- Directed by: Carlo Lizzani
- Screenplay by: Nicola Badalucco; Luciano Vincenzoni;
- Story by: Nicola Badalucco; Luciano Vincenzoni;
- Produced by: Dino De Laurentiis
- Starring: Nicola Di Bari; Bud Spencer; Andrea Balestri; Domenico Santoro;
- Cinematography: Pasqualino De Santis
- Edited by: Franco Fraticelli
- Music by: Gian Franco Reverberi; Gian Piero Reverberi; Nicola Di Bari;
- Production companies: Dino De Laurentiis International Manufacturing Company; Trianon Productions;
- Distributed by: Metro-Goldwyn-Mayer
- Release dates: 28 September 1972 (Italy); 28 November 1973 (Paris);
- Running time: 105 minutes
- Countries: Italy; France;
- Languages: Italian French
- Budget: $810,000
- Box office: ₤858.820 million

= Black Turin =

Black Turin (Torino nera) is a 1972 crime film directed by Carlo Lizzani.

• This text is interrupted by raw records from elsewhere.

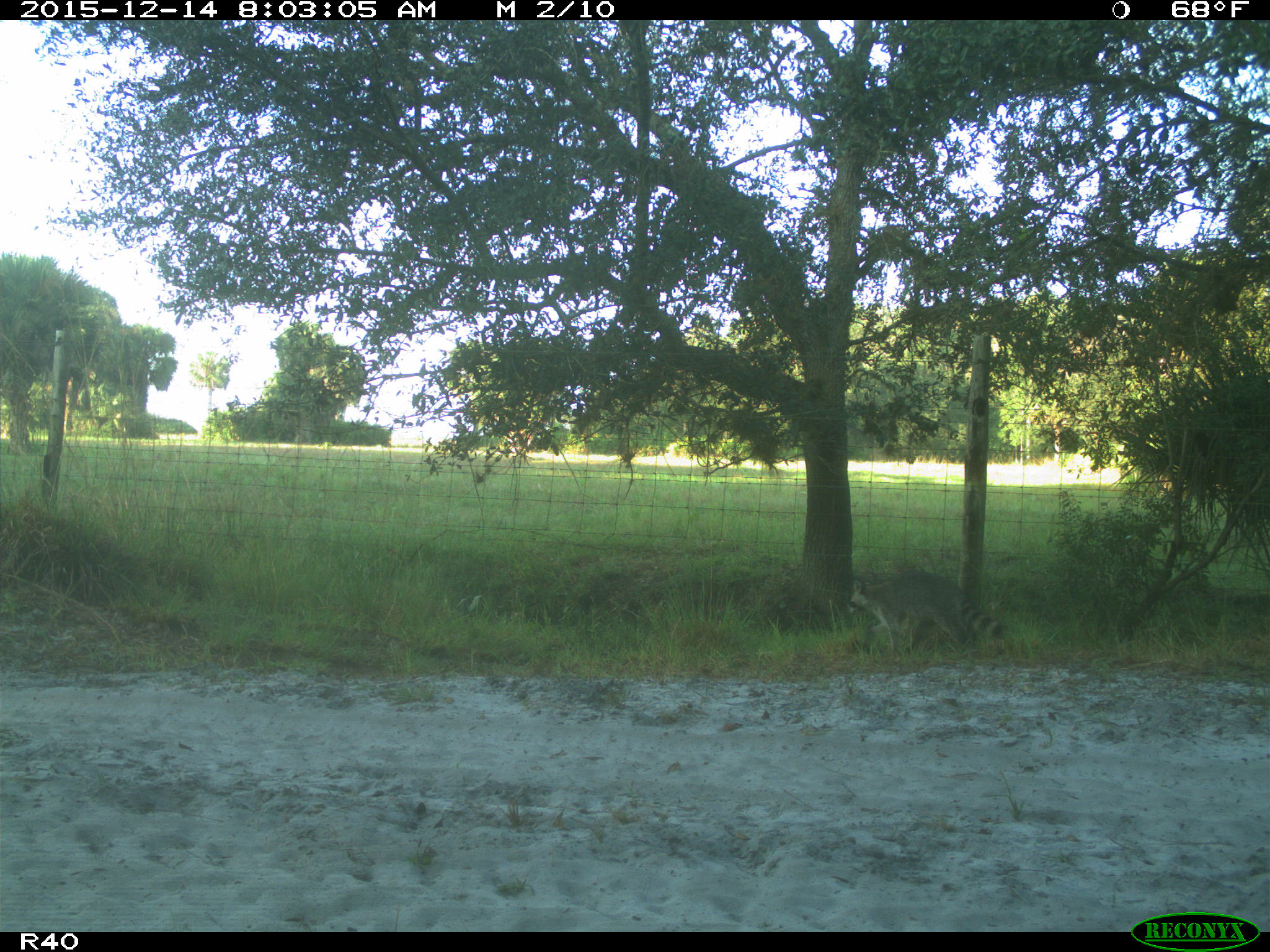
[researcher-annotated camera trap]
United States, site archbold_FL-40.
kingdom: Animalia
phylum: Chordata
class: Mammalia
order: Carnivora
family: Procyonidae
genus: Procyon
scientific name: Procyon lotor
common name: common raccoon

The film received mixed reviews, but was commercially successful.

== Cast ==
- Bud Spencer: Rosario Rao
- Françoise Fabian: Lucia Rao
- Marcel Bozzuffi: Fridda
- Guido Leontini: Trotta
- Vittorio Duse: Camarata
- Nicola Di Bari: Mancuso
- Andrea Balestri: Raffaele Rao
- Domenico Santoro: Mino Rao
- Saro Urzì: Jaco
- Gigi Ballista: Marinotti
- Maria Baxa: Nascarella

==Release==
Black Turin was released in Italy as Torino nera on 25 September 1972 where it was distributed by MGM. The film grossed a total of 858,820,000 Italian lire domestically. It was released in Paris on 28 November 1973 under the title La vengeance du sicilien.